((
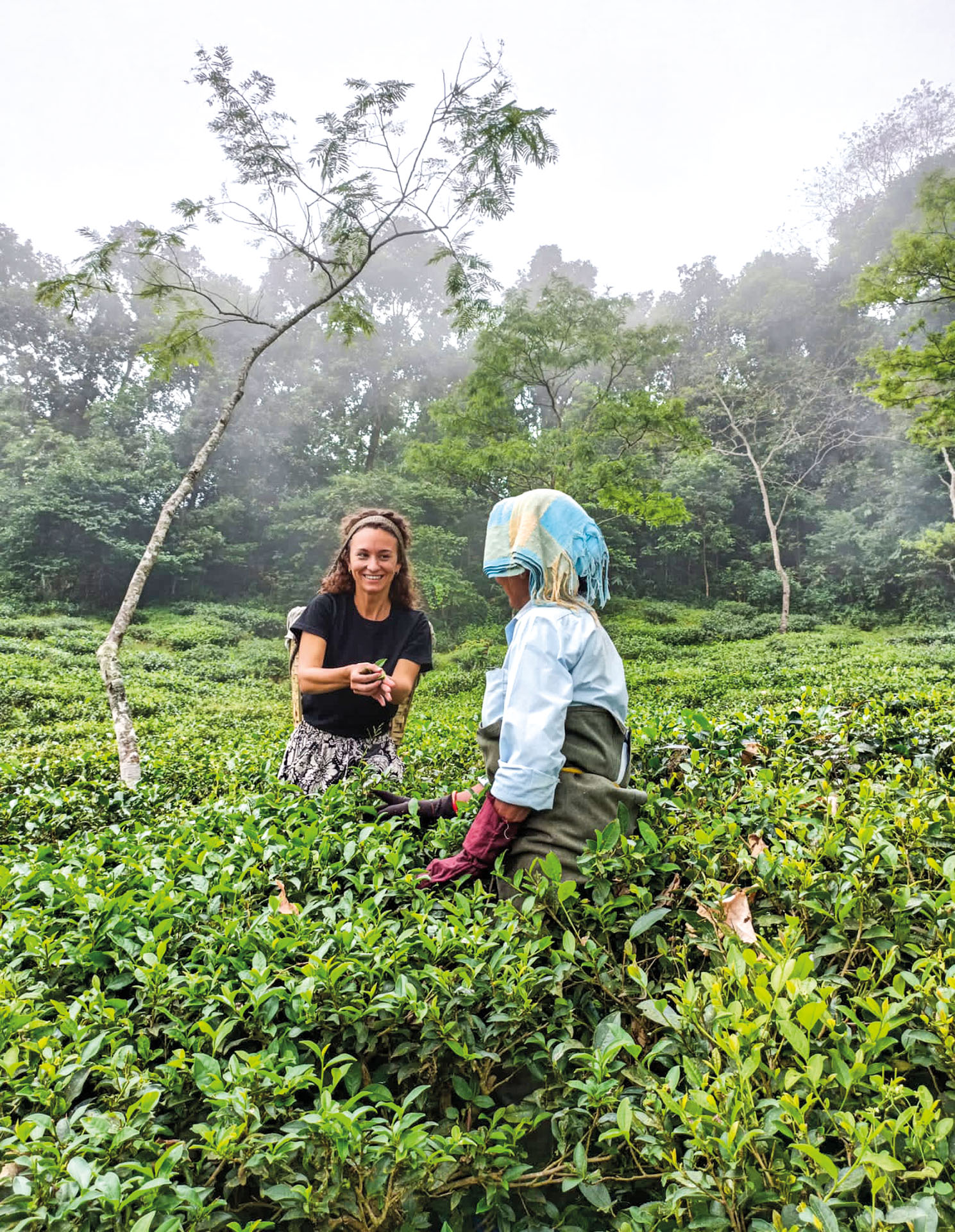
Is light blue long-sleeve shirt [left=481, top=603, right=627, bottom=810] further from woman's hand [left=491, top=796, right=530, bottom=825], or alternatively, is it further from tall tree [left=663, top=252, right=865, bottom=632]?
tall tree [left=663, top=252, right=865, bottom=632]

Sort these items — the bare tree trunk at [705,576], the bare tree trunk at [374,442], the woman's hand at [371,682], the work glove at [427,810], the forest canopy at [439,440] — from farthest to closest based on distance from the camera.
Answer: the bare tree trunk at [374,442] → the bare tree trunk at [705,576] → the forest canopy at [439,440] → the woman's hand at [371,682] → the work glove at [427,810]

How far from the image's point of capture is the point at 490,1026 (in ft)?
3.60

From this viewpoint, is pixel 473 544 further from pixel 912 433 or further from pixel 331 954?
pixel 331 954

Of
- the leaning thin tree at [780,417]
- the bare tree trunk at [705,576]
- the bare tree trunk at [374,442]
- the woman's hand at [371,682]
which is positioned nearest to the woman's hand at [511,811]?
the woman's hand at [371,682]

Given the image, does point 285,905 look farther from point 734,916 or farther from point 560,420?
point 560,420

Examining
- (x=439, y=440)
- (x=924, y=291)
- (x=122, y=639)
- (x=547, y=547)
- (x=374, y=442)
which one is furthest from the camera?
(x=374, y=442)

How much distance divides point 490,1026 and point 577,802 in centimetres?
49

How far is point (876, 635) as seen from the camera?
17219 millimetres

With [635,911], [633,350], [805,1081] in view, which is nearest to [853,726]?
[635,911]

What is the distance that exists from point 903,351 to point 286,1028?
991 centimetres

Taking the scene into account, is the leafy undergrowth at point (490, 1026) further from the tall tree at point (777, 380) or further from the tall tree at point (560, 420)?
the tall tree at point (777, 380)

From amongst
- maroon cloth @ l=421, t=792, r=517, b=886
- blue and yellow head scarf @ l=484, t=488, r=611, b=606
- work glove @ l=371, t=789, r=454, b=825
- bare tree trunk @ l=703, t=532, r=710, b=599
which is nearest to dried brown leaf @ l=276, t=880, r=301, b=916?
maroon cloth @ l=421, t=792, r=517, b=886

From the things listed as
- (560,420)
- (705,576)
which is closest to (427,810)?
(560,420)

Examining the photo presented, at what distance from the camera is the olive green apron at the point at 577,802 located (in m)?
1.42
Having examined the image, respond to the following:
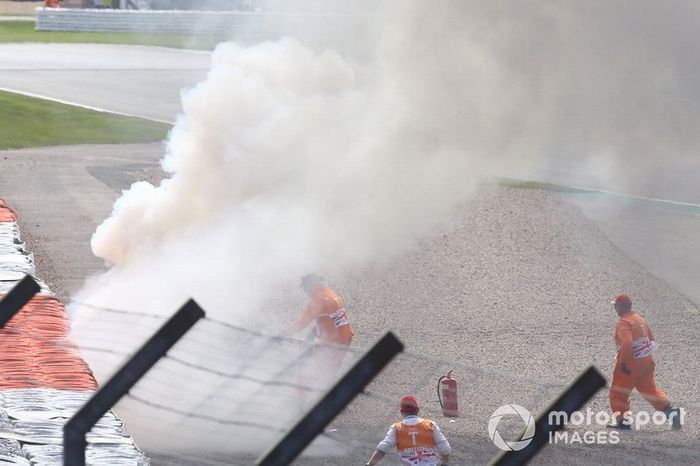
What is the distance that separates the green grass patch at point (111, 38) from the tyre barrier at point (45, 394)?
30.9m

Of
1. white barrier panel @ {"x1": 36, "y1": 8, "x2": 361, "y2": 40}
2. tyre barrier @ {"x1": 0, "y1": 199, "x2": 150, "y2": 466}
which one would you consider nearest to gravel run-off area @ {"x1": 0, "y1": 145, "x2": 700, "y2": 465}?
tyre barrier @ {"x1": 0, "y1": 199, "x2": 150, "y2": 466}

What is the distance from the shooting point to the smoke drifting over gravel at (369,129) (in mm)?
16031

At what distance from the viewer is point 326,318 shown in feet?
42.7

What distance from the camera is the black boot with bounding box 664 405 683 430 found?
12297 mm

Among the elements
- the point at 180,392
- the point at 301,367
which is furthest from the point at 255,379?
the point at 180,392

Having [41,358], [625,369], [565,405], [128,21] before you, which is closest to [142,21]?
[128,21]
))
▸ **Problem**: Repeat each entry exactly as it appears; skip any picture.

▸ **Full response**:
Is light blue long-sleeve shirt [left=481, top=603, right=627, bottom=810] further from woman's hand [left=491, top=796, right=530, bottom=825], or alternatively, is it further from tall tree [left=663, top=252, right=865, bottom=632]?
tall tree [left=663, top=252, right=865, bottom=632]

Sort these items — the bare tree trunk at [705,576], the bare tree trunk at [374,442], the woman's hand at [371,682], the work glove at [427,810], the forest canopy at [439,440] — from farthest to closest based on distance from the camera.
Answer: the bare tree trunk at [374,442] → the bare tree trunk at [705,576] → the forest canopy at [439,440] → the woman's hand at [371,682] → the work glove at [427,810]

How far from the image's point of capture is the point at 490,1026 (in ft)?
3.60

From this viewpoint, is pixel 473 544 further from pixel 912 433 or further from pixel 331 954?
pixel 331 954

Of
- the leaning thin tree at [780,417]
- the bare tree trunk at [705,576]
- the bare tree trunk at [374,442]
- the woman's hand at [371,682]
which is positioned nearest to the woman's hand at [511,811]?
the woman's hand at [371,682]

Given the image, does point 285,905 look farther from point 734,916 or farther from point 560,420?
point 560,420

Examining
- (x=439, y=440)
- (x=924, y=291)
- (x=122, y=639)
- (x=547, y=547)
- (x=374, y=442)
which one is furthest from the camera?
(x=374, y=442)

How much distance divides point 490,1026 and point 577,802 in centimetres?
49

How far is point (876, 635) as seen from the camera?
17219 millimetres

With [635,911], [633,350], [805,1081] in view, which is nearest to [853,726]?
[635,911]

What is the distance that exists from point 903,351 to point 286,1028?
991 centimetres

Taking the scene into account, is the leafy undergrowth at point (490, 1026) further from the tall tree at point (777, 380) or further from the tall tree at point (560, 420)?
the tall tree at point (777, 380)

From amongst
- maroon cloth @ l=421, t=792, r=517, b=886
- blue and yellow head scarf @ l=484, t=488, r=611, b=606
- work glove @ l=371, t=789, r=454, b=825
- bare tree trunk @ l=703, t=532, r=710, b=599
which is nearest to dried brown leaf @ l=276, t=880, r=301, b=916?
maroon cloth @ l=421, t=792, r=517, b=886

From the things listed as
- (560,420)
- (705,576)
which is closest to (427,810)?
(560,420)

Examining the photo presented, at what distance from the camera is the olive green apron at the point at 577,802 located (in m)?
1.42
Having examined the image, respond to the following:
What is the distance that separates the green grass patch at point (111, 38) from the tyre barrier at point (45, 394)?
30.9m

Of
1. white barrier panel @ {"x1": 36, "y1": 8, "x2": 361, "y2": 40}
2. tyre barrier @ {"x1": 0, "y1": 199, "x2": 150, "y2": 466}
which one would you consider nearest to gravel run-off area @ {"x1": 0, "y1": 145, "x2": 700, "y2": 465}?
tyre barrier @ {"x1": 0, "y1": 199, "x2": 150, "y2": 466}

What is the distance from the shooting point to the smoke drifting over gravel at (369,129) (in mm)?
16031

At what distance from the viewer is point 326,318 shown in feet?
42.7

What distance from the camera is the black boot with bounding box 664 405 683 430 found?
12297 mm

Among the elements
- the point at 180,392
- the point at 301,367
which is furthest from the point at 255,379?
the point at 180,392

Having [41,358], [625,369], [565,405], [128,21] before you, which is closest to [142,21]?
[128,21]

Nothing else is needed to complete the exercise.